Current events lead me to consider a possible backdrop of paedophilia, or people smuggling, or abuse of immigrant workers as the dark side of the plot. It may be squeamish on my part, but I want to avoid explicit violence against women, although setting the action in the 1970s would provide plenty of scope for misogyny and casual gender discrimination. My own working life began early in the 1970s, and I clearly recall how as a young married woman at my first job interview being asked what my contraceptive arrangements were. I said I would share mine if the Deputy Headteacher interviewing me would explain his. He didn’t pursue the matter. Women in general, and young women in particular, were routinely insulted and undermined, and it would be so easy to turn the story into a feminist rant, but that’s not what I want to write. I’m looking for a villain, a rounded, credible, intelligent, articulate character uninhibited by compassion or conscience whose behaviour wreaks havoc and threatens the people we love. Rather than trawl unsuccessfully through my acquaintance looking for such a person,  I may look for inspiration among fictional villains, past and present. Scarpia? Iago? Shakespeare’s caricature of Richard III?

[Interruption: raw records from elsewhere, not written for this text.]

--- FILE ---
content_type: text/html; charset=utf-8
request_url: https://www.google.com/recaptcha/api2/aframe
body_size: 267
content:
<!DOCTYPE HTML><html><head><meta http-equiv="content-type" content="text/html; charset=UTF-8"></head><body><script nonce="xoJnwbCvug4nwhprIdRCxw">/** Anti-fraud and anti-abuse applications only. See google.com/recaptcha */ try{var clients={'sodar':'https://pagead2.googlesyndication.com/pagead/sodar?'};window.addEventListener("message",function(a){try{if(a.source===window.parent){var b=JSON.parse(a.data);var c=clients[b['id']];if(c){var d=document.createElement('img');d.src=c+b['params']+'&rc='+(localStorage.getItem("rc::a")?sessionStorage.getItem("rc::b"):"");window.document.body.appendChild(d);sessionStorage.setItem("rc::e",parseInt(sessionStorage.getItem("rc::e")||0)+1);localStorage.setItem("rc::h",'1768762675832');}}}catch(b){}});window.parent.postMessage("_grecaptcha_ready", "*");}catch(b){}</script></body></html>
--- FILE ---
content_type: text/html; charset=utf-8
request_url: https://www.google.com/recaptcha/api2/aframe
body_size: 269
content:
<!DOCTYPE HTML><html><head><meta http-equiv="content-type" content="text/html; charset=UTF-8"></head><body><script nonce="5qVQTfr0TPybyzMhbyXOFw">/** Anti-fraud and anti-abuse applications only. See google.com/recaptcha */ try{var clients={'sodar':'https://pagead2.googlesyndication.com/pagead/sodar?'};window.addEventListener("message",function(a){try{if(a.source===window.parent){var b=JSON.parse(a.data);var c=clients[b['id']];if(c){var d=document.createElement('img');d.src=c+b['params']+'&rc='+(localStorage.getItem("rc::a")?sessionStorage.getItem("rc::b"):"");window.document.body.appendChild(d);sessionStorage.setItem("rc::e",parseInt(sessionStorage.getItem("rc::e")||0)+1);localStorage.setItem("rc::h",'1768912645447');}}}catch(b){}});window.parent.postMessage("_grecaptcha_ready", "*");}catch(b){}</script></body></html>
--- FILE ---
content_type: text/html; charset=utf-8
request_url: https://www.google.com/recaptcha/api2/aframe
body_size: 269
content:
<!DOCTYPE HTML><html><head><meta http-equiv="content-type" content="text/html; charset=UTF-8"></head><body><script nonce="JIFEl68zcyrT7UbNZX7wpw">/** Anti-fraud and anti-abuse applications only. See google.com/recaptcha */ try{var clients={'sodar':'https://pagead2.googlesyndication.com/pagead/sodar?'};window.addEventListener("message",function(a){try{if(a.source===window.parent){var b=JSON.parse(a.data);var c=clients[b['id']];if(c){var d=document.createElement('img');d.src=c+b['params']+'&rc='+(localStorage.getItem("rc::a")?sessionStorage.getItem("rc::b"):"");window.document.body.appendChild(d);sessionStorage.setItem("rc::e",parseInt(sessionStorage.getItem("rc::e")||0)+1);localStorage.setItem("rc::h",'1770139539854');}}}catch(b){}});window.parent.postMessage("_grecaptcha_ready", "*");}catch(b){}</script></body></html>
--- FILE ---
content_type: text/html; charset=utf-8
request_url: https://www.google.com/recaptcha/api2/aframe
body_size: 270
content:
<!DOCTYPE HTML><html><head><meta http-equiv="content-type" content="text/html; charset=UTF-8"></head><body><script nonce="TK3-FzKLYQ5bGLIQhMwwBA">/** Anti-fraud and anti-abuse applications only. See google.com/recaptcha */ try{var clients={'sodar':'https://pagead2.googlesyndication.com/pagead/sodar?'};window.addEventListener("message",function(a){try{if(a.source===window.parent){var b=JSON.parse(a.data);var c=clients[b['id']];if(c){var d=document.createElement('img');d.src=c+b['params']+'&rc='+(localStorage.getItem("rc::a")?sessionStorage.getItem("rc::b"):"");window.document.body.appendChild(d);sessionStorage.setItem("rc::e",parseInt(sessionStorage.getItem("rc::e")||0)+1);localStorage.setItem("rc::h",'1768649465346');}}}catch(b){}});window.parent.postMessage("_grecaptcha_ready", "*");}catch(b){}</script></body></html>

Or should I aim for an ill-intentioned collective, the paedophile ring, the terrorist group, the cabal of bent coppers on the take? Looking across the current literature, it feels like every conceivable angle of conspiracy has been done to death, literally and figuratively. The heroic isolated protagonist against the odds, again? Maybe the nature of successful crime fiction is that it repeats the well-worn genre protocols with just enough of a twist to pique the aficianado’s interest. Is that what I want to do? For the time being it’s back to the drawing board, and the large piece of paper.